简短练习 = 将下列各行中的“concrete pool deck”一律换成“tiled pool deck”，其余内容原样保留并完整重写。答案中略去图片。

--------------------------------

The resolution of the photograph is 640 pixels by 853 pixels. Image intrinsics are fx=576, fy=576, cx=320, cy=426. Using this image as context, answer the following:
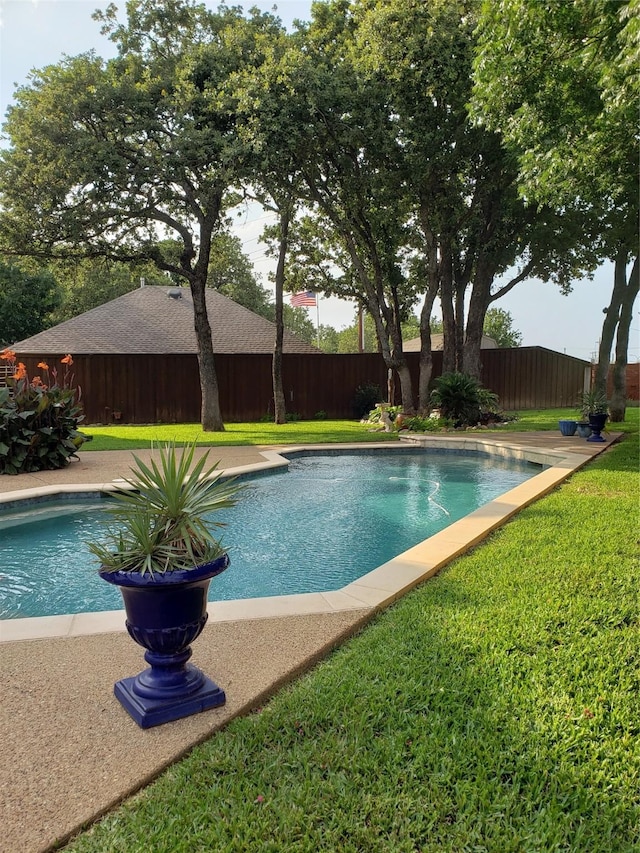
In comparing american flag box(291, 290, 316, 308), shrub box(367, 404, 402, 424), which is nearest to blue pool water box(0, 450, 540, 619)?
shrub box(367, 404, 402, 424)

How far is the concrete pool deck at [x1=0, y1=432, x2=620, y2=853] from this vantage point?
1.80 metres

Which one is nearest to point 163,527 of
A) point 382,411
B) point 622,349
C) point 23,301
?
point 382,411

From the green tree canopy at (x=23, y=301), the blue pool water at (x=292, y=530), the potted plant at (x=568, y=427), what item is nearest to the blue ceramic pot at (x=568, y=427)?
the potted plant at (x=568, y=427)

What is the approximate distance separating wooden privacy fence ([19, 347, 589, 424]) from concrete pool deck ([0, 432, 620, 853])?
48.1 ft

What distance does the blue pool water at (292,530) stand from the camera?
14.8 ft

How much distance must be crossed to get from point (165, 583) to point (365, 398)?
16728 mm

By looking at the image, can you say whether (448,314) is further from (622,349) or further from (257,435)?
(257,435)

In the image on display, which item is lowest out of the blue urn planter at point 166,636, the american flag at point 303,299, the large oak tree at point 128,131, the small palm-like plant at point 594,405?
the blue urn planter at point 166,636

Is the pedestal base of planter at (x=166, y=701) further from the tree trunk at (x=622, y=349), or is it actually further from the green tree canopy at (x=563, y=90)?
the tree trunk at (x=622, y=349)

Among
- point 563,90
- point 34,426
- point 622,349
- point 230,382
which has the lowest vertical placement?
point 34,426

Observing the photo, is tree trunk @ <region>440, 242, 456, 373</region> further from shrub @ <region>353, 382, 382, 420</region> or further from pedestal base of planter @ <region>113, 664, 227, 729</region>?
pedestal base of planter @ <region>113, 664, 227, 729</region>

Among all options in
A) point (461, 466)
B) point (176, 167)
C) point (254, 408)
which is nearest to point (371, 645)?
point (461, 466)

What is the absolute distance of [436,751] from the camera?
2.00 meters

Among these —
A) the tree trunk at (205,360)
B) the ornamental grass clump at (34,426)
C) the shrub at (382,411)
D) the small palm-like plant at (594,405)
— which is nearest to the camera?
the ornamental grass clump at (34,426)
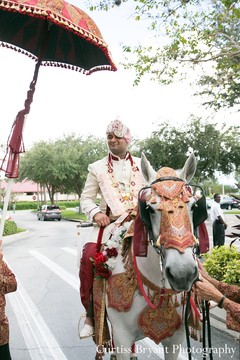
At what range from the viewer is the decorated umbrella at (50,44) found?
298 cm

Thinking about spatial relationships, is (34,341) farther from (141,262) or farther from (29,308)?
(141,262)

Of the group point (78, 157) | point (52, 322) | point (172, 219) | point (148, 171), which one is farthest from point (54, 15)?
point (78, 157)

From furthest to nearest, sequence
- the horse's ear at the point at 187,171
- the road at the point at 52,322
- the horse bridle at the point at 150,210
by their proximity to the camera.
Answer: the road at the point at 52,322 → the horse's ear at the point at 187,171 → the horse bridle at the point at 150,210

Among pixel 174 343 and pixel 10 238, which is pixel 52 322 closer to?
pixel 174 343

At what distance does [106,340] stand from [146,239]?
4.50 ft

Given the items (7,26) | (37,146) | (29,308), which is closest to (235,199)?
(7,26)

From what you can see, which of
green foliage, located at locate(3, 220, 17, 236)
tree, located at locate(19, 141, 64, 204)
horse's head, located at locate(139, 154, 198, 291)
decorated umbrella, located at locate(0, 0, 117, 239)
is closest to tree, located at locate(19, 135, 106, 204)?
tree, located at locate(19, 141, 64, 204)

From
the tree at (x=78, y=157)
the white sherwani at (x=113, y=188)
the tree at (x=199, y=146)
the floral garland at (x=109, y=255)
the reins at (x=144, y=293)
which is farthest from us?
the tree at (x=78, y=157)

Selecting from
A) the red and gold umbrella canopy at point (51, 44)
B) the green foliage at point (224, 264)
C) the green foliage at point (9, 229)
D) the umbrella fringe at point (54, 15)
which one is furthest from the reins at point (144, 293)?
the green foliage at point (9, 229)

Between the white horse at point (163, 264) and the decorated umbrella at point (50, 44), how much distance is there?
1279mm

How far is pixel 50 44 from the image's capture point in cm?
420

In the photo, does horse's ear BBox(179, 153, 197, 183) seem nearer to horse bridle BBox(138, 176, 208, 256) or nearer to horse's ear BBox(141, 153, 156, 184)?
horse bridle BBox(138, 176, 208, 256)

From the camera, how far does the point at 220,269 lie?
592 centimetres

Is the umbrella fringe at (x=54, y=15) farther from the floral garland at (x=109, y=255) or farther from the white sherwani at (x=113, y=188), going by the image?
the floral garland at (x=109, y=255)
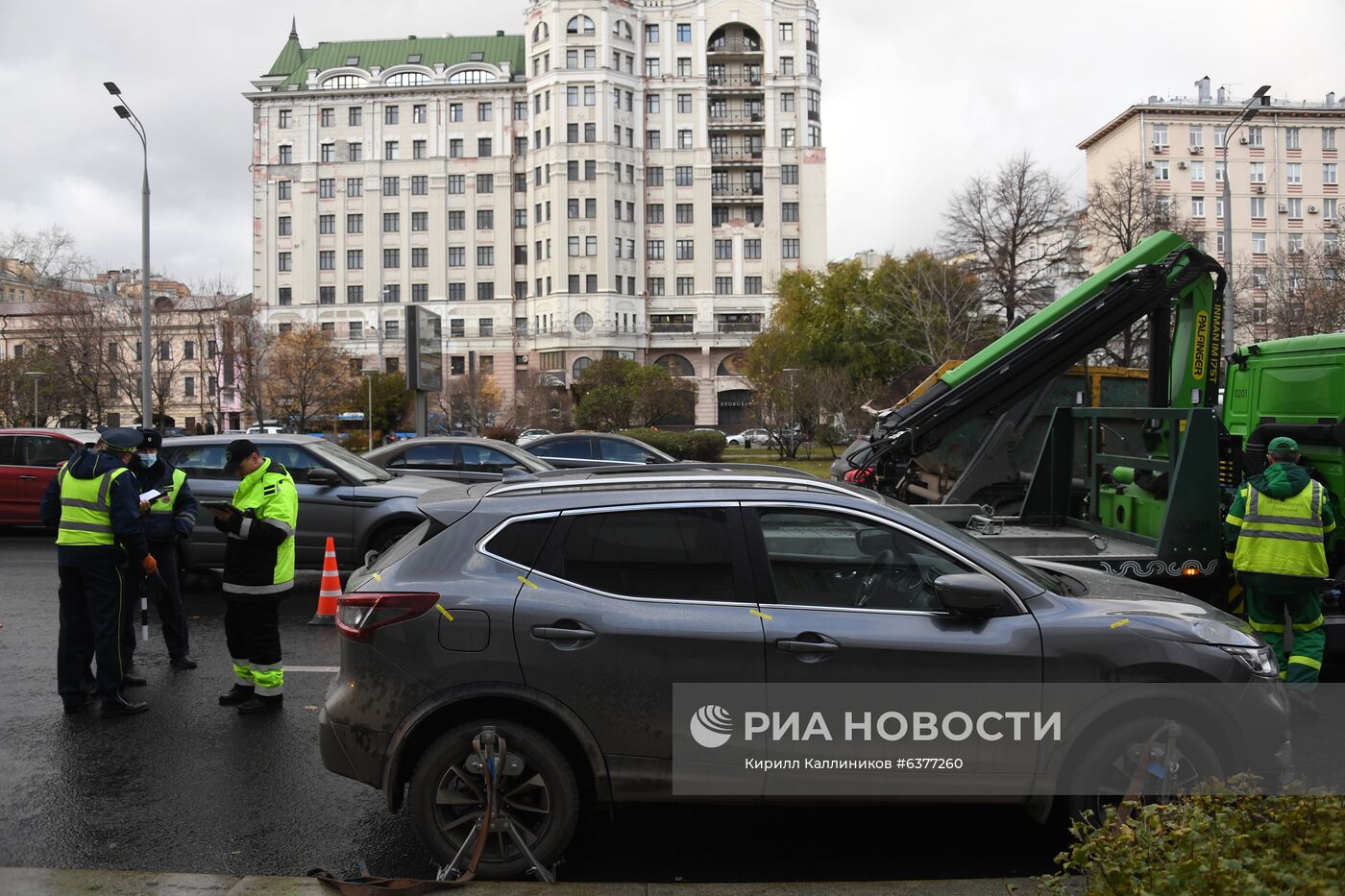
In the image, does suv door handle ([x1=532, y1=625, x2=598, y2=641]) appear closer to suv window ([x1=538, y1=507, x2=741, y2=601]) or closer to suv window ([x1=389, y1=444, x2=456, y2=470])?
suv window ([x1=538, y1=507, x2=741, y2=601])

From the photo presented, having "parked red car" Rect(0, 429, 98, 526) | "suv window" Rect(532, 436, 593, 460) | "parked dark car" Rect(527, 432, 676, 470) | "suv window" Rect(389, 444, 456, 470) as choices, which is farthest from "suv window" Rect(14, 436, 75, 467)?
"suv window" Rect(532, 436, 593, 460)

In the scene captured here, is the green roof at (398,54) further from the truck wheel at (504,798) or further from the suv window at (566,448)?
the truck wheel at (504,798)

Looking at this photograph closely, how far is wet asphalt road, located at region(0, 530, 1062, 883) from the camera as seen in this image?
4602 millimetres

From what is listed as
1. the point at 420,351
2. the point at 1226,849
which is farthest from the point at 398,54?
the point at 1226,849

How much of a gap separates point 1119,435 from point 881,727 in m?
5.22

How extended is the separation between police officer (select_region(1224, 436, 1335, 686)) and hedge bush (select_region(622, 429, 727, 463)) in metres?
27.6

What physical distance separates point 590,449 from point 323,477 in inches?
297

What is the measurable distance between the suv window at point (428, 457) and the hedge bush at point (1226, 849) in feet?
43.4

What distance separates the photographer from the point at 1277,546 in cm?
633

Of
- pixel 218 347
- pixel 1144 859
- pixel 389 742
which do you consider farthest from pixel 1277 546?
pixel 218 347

--------------------------------

本题答案 =
The resolution of the photograph is 640 pixels by 853 pixels. Image intrinsics are fx=576, fy=576, cx=320, cy=426. Using this image as context, answer the following:
In comparing american flag box(291, 290, 316, 308), shrub box(367, 404, 402, 424), which is nearest to blue pool water box(0, 450, 540, 619)?
shrub box(367, 404, 402, 424)

How far is the tiled pool deck at [x1=0, y1=432, x2=620, y2=853] from this vantage point?
1.80 metres

Which one is nearest to point 163,527 of
A) point 382,411
B) point 622,349
C) point 23,301
?
point 382,411

From the green tree canopy at (x=23, y=301), the blue pool water at (x=292, y=530), the potted plant at (x=568, y=427), what item is nearest to the blue ceramic pot at (x=568, y=427)?
the potted plant at (x=568, y=427)

What is the approximate distance separating wooden privacy fence ([19, 347, 589, 424]) from tiled pool deck ([0, 432, 620, 853])?
48.1 ft

What distance does the blue pool water at (292,530) stand from the camera?
14.8 ft

How much distance must be crossed to get from point (165, 583) to point (365, 398)?
16728 mm

By looking at the image, can you say whether (448,314) is further from (622,349) or further from (257,435)?
(257,435)

In the image on display, which item is lowest out of the blue urn planter at point 166,636, the american flag at point 303,299, the large oak tree at point 128,131, the small palm-like plant at point 594,405?
the blue urn planter at point 166,636

Is the pedestal base of planter at (x=166, y=701) further from the tree trunk at (x=622, y=349), or is it actually further from the green tree canopy at (x=563, y=90)?
the tree trunk at (x=622, y=349)

Among
- point 563,90
- point 34,426
- point 622,349
- point 230,382
which has the lowest vertical placement?
point 34,426

Observing the photo, is tree trunk @ <region>440, 242, 456, 373</region> further from shrub @ <region>353, 382, 382, 420</region> or further from pedestal base of planter @ <region>113, 664, 227, 729</region>?
pedestal base of planter @ <region>113, 664, 227, 729</region>

Among all options in
A) point (461, 466)
B) point (176, 167)
C) point (254, 408)
which is nearest to point (371, 645)?
point (461, 466)

What is the absolute distance of [436,751] from the camera?
2.00 meters

Among these —
A) the tree trunk at (205,360)
B) the ornamental grass clump at (34,426)
C) the shrub at (382,411)
D) the small palm-like plant at (594,405)
— which is nearest to the camera?
the ornamental grass clump at (34,426)
At what range from the viewer is the decorated umbrella at (50,44) found?
298 cm

Thinking about spatial relationships, is (34,341) farther from (141,262) or farther from (29,308)?
(141,262)

Of the group point (78, 157) | point (52, 322) | point (172, 219) | point (148, 171), which one is farthest from point (54, 15)?
point (78, 157)

From furthest to nearest, sequence
- the horse's ear at the point at 187,171
- the road at the point at 52,322
- the horse bridle at the point at 150,210
by their proximity to the camera.
Answer: the road at the point at 52,322 → the horse's ear at the point at 187,171 → the horse bridle at the point at 150,210

Among pixel 174 343 and pixel 10 238, which is pixel 52 322 closer to?
pixel 174 343

At what distance does [106,340] stand from [146,239]?
4.50 ft

Given the items (7,26) | (37,146) | (29,308), which is closest to (235,199)?
(7,26)

From what you can see, which of
green foliage, located at locate(3, 220, 17, 236)
tree, located at locate(19, 141, 64, 204)
horse's head, located at locate(139, 154, 198, 291)
decorated umbrella, located at locate(0, 0, 117, 239)
is closest to tree, located at locate(19, 135, 106, 204)?
tree, located at locate(19, 141, 64, 204)

From
the tree at (x=78, y=157)
the white sherwani at (x=113, y=188)
the tree at (x=199, y=146)
the floral garland at (x=109, y=255)
the reins at (x=144, y=293)
which is farthest from us?
the tree at (x=78, y=157)

Selecting from
A) the red and gold umbrella canopy at point (51, 44)
B) the green foliage at point (224, 264)
C) the green foliage at point (9, 229)
D) the umbrella fringe at point (54, 15)
which one is furthest from the reins at point (144, 293)?
the green foliage at point (9, 229)

Between the white horse at point (163, 264) and the decorated umbrella at point (50, 44), how much distance is there?
1279mm

How far is pixel 50 44 from the image's capture point in cm?
420

In the photo, does horse's ear BBox(179, 153, 197, 183) seem nearer to horse bridle BBox(138, 176, 208, 256) or nearer to horse's ear BBox(141, 153, 156, 184)?
horse bridle BBox(138, 176, 208, 256)

From the camera, how far does the point at 220,269 lie?
592 centimetres

Is the umbrella fringe at (x=54, y=15) farther from the floral garland at (x=109, y=255) or farther from the white sherwani at (x=113, y=188), going by the image?
the floral garland at (x=109, y=255)
In the image, does suv door handle ([x1=532, y1=625, x2=598, y2=641]) appear closer to suv window ([x1=538, y1=507, x2=741, y2=601]) or closer to suv window ([x1=389, y1=444, x2=456, y2=470])?
suv window ([x1=538, y1=507, x2=741, y2=601])

From the photo presented, having "parked red car" Rect(0, 429, 98, 526) | "suv window" Rect(532, 436, 593, 460) | "parked dark car" Rect(527, 432, 676, 470) | "suv window" Rect(389, 444, 456, 470) as choices, which is farthest from "suv window" Rect(14, 436, 75, 467)?
"suv window" Rect(532, 436, 593, 460)

In the scene captured here, is the green roof at (398,54) further from the truck wheel at (504,798) or further from the suv window at (566,448)?
the truck wheel at (504,798)

Looking at this photograph closely, how far is wet asphalt road, located at region(0, 530, 1062, 883) from the camera as seen in this image?
4602 millimetres

From what is listed as
1. the point at 420,351
2. the point at 1226,849
which is farthest from the point at 398,54?
the point at 1226,849

How much of a gap separates point 1119,435 from point 881,727 in m?
5.22

How extended is the separation between police officer (select_region(1224, 436, 1335, 686)) and hedge bush (select_region(622, 429, 727, 463)) in metres?
27.6

What physical distance separates point 590,449 from point 323,477 in inches?
297

What is the measurable distance between the suv window at point (428, 457) and the hedge bush at point (1226, 849) in feet?
43.4

What distance separates the photographer from the point at 1277,546 in cm?
633

Of
- pixel 218 347
- pixel 1144 859
- pixel 389 742
which do you consider farthest from pixel 1277 546?
pixel 218 347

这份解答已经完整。